Part of that is down to the way that the Pendix applies power. You have to be quite smooth with your pedal stroke to get the best out of it: if you ease off in the dead spots of your pedal stroke then you get quite a choppy response as the motor comes in and out. For the same reason, it's not really very good if you stand up on the pedals. On the flat it's a much more accomplished system, giving you a decent amount of help to keep you fresh on your commute. Overall though, it's not “An eBike with the most natural pedaling sensation in the world”, as Pendix claim. The central position of the system weight (6.7kg) means that the handling of the bike isn't really affected at all.
For the 300Wh battery Pendix claim a maximum range (in Eco mode) of 100km, which I'm going to suggest is pretty fanciful. Realistically the flatland range of the Pendix is more like half that, and once you start adding in hills that comes down pretty steeply. It'll depend on where you live, how you ride and what you weigh, as always, but this is a short-hop system that you'll need to charge regularly. That's fine for the sort of mixed mode commuting you'd be doing if you had it fitted to a folding bike, like we had, and removing the battery for charging is simple.

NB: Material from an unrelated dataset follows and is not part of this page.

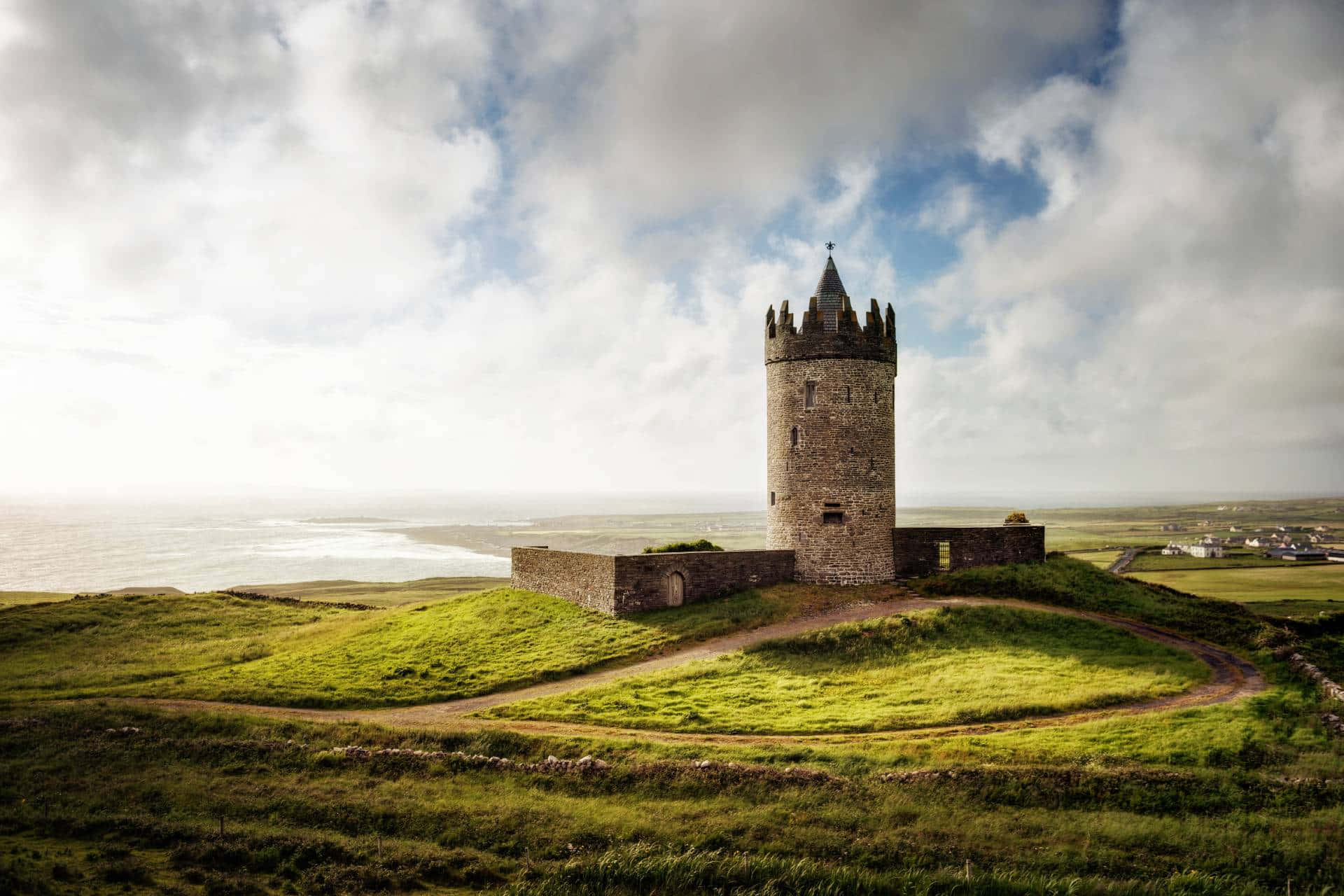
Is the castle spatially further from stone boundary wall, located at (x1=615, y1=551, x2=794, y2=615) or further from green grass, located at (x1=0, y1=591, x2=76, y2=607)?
green grass, located at (x1=0, y1=591, x2=76, y2=607)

All in all it's a decent system but a bit of a mixed bag. For £1,649 – add the cost of a bike on to that – I'm looking for a bit more assistance and a better, more natural pedalling response across all types of terrain. Given that you're going to have spent probably £500 – and possibly a lot more – on the bike you're fitting it to, that's a fairly big fighting fund to find an e-bike that's right for you. There's nothing I've found out there that combines the compact fold and decent ride of a Brompton, so if you're sold on the quintessential British folder but want a bit of help then the Pendix kit is worth a look. Once you move up to 20” wheels and beyond, and on to non-folding bikes, you're probably better off looking for an off-the-shelf solution unless you're absolutely sold on electrifying a bike you already have.